As for being flush with projected picks in the 2027 draft, I think Seattle is more likely to hold on to those and see what the team needs after training camp and during the regular season. Trading 2027 capital to get more bites at the apple in the 2026 draft makes less sense than keeping a stash of draft ammunition to be aggressive in the summer and the fall.

Who is one free agent left you think would be the best signing for the Hawks? – Derek D.

The remaining free-agent crop is underwhelming, but aside from Miller and Clowney, I’d understand if Seattle kicked the tires on former Saints defensive lineman Cam Jordan. That type of transaction can wait until the summer, though.

Which starters will get even better in 2026? – Paul G.

I anticipate Seattle giving Shaheed a bigger role at Cooper Kupp’s expense, the same way Smith-Njigba (Tyler Lockett) and Byron Murphy II (Jarran Reed) supplanted veterans in their second seasons with the team. Shaheed’s film suggests he is more than a gadget player capable of catching the occasional deep ball, and I imagine his usage in 2026 will reflect that.

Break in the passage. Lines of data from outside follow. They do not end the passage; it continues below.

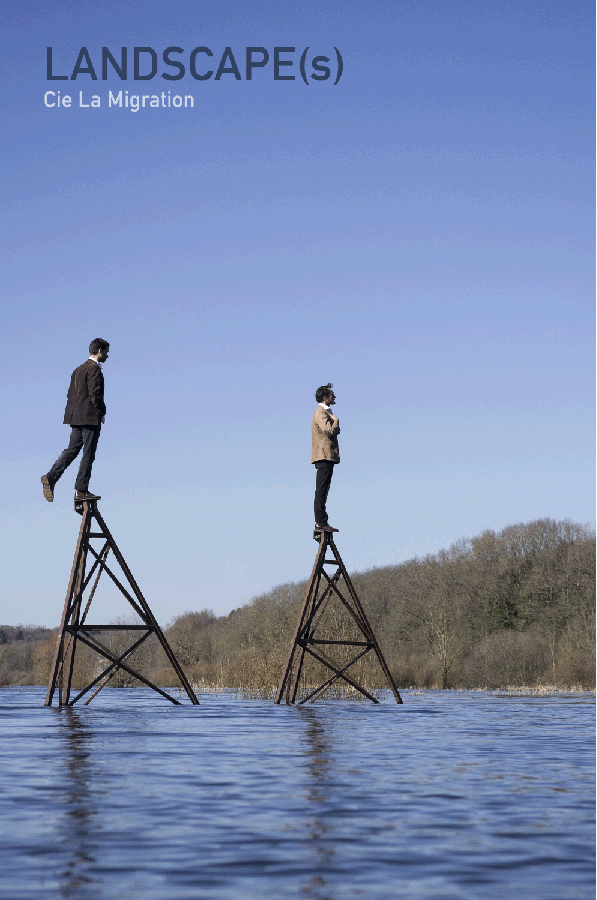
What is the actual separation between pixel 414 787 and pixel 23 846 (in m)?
2.88

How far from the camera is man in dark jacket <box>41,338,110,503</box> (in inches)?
551

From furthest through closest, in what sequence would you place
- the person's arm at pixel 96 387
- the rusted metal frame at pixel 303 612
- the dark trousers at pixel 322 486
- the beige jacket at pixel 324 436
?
1. the dark trousers at pixel 322 486
2. the beige jacket at pixel 324 436
3. the rusted metal frame at pixel 303 612
4. the person's arm at pixel 96 387

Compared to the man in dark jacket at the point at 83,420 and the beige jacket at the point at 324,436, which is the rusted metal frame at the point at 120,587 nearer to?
the man in dark jacket at the point at 83,420

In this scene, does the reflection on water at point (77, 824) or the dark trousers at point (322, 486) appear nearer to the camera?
the reflection on water at point (77, 824)

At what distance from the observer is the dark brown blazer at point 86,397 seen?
14.0 metres

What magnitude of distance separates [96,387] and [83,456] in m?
1.01

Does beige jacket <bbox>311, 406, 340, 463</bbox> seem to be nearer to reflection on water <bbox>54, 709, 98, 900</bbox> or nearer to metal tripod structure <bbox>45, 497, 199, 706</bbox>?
metal tripod structure <bbox>45, 497, 199, 706</bbox>

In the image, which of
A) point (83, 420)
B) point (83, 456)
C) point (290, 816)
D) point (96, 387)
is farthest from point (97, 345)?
point (290, 816)

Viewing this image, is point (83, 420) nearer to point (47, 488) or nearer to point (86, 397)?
point (86, 397)

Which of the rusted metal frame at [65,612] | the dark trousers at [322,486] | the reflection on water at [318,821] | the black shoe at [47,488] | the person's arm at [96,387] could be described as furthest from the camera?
the dark trousers at [322,486]

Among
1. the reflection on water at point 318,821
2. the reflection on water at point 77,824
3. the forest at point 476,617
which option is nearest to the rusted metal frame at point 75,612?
the reflection on water at point 318,821

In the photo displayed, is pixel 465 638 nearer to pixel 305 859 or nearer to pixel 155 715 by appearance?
pixel 155 715

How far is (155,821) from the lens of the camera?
201 inches

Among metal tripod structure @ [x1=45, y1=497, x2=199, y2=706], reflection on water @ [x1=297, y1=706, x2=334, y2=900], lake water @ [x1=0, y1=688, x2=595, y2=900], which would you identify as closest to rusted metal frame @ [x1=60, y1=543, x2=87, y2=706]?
metal tripod structure @ [x1=45, y1=497, x2=199, y2=706]
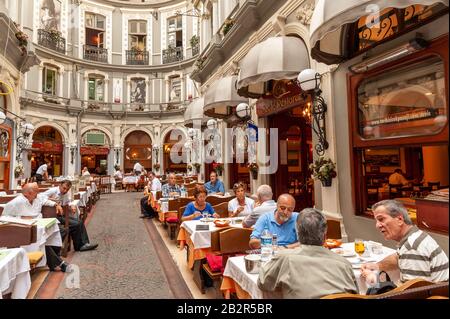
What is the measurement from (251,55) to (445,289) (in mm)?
5350

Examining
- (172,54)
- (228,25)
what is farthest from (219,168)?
(172,54)

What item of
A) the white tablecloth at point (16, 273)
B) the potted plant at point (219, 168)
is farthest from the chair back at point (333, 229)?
the potted plant at point (219, 168)

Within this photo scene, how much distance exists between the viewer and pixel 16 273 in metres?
3.13

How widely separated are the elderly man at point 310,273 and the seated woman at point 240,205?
3166 millimetres

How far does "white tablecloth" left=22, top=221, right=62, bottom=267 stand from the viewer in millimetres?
4191

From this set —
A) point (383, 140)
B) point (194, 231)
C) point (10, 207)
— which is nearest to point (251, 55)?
point (383, 140)

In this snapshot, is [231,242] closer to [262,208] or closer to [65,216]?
[262,208]

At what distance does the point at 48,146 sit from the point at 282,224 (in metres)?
18.7

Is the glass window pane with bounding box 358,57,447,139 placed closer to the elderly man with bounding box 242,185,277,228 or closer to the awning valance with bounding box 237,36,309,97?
the awning valance with bounding box 237,36,309,97

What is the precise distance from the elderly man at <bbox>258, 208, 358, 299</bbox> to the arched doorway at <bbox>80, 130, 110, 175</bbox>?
20.1 meters

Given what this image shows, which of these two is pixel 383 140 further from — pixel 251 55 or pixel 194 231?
pixel 251 55

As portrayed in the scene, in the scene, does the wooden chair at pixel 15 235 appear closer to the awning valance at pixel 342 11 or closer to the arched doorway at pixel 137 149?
the awning valance at pixel 342 11

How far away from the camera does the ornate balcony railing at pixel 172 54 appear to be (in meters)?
21.2
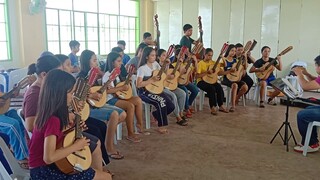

Murphy, who turns 24 at the start of next season, should keep getting better, too. With 13 quarterback hits, seven sacks, two tackles for loss and four run stuffs (tackles for no gain), Murphy should have been on one of the All-Pro teams. He came into the league as a great run defender and popped as a pass rusher in Year 2. He’s strong, quick and hungry to be recognized as one of the best players at his position, which should come to fruition in 2026.

Who is one player from the current roster or “ready squad” you think will surprise us next season? – @andrewjaipresly

I’m still patiently awaiting the Kenny McIntosh breakout season. His 2024 preseason (17 carries, 142 yards, one touchdown) is just burned in my brain. He runs with good contact balance, possesses breakaway speed and has reliable hands. Assuming he makes a full recovery from the torn ACL he suffered in August, McIntosh is as talented as any running back on the roster and should get an opportunity to be one of the two lead guys.